Selection =>
•••••

May
19
Written by:
brettright
Wednesday, May 19, 2010 10:54 AM
The Concept of Object Persistance and Object identity have been around for as long as I've been programming (14 years) and probably longer. Unfortunately most systems and most developers in the Microsoft world have been developed using a database centric approach. The flow to Domain Driven Designs has thankfully finally started to flow strong and hard and I find myself spending less time having to argue the merits of DDD with other developers.
However when Consulting I am regularly faced with Database Designs that use AutoIncrementing Fields or mutable properties or even worse composite mutable properties as the Primary Key in the Database.
Example of AutoIncrementing Primary Key. Person has a PersonID : int as the Primary Key and the PersonID is set by the Database when the Person is first inserted into the DB.
Example of a Composite mutable property as a Primary Key. Person has FirstName: string and Surname : string as the Primary Key in the Database. If these are mutable then some sort of Cascade Update is set so as to ensure that all other related tables FK's are maintained as valid.
Now 12 years ago I used to see a lot more of this type of Database Design I still see quite a lot of this today. The reasons are numerous and sometimes inescapable e.g. I am developing with a legacy database, I have an .xxx.. DBA who is stuck in the 1960's. The company has programming standards that were written in the 80's etc.
In this blog I will discuss why I prefer and rcommend using Guids whenever possible or an application generated Integer (when the DBA has an unjustified fear of GUID's) and also how
The term Object Identity arose in the Early 1980's as OOPS (Object oriented Programming Systems) became the hotest new buss word for the cooolest programmers of the 80's.
The realisation that there where a class of objects that needed to be persisted and used accross multiple instances of the application led rise to many a Doctoral Thesis ;). Today fortunately ORM's have removed this mind twisting complexity from our lives and we hardly ever have to think about the Object Relational Impedence Mismatch (Hot Coffee machine chat in the 90's).
That is untill we suddenly run into a Database that is a throw back to those glorious days. Inevitably this database will use AutoIncrementing Primary Keys or even worse mutable meaningfull properties as the Primary Key (such as Person.FirstName and Surname).

•••••

Source excerpt =>
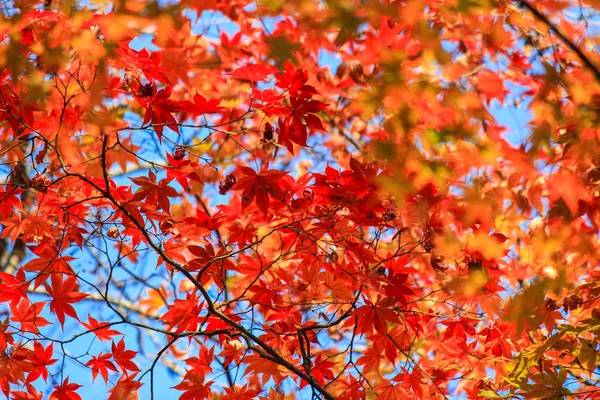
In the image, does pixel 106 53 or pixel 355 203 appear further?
pixel 355 203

•••••

Written problem =>
From the blog post on object identity and primary keys above, copy word for word the part that begins with "The realisation that" and ends with "in the 90's).".

Worked answer =>
The realisation that there where a class of objects that needed to be persisted and used accross multiple instances of the application led rise to many a Doctoral Thesis ;). Today fortunately ORM's have removed this mind twisting complexity from our lives and we hardly ever have to think about the Object Relational Impedence Mismatch (Hot Coffee machine chat in the 90's).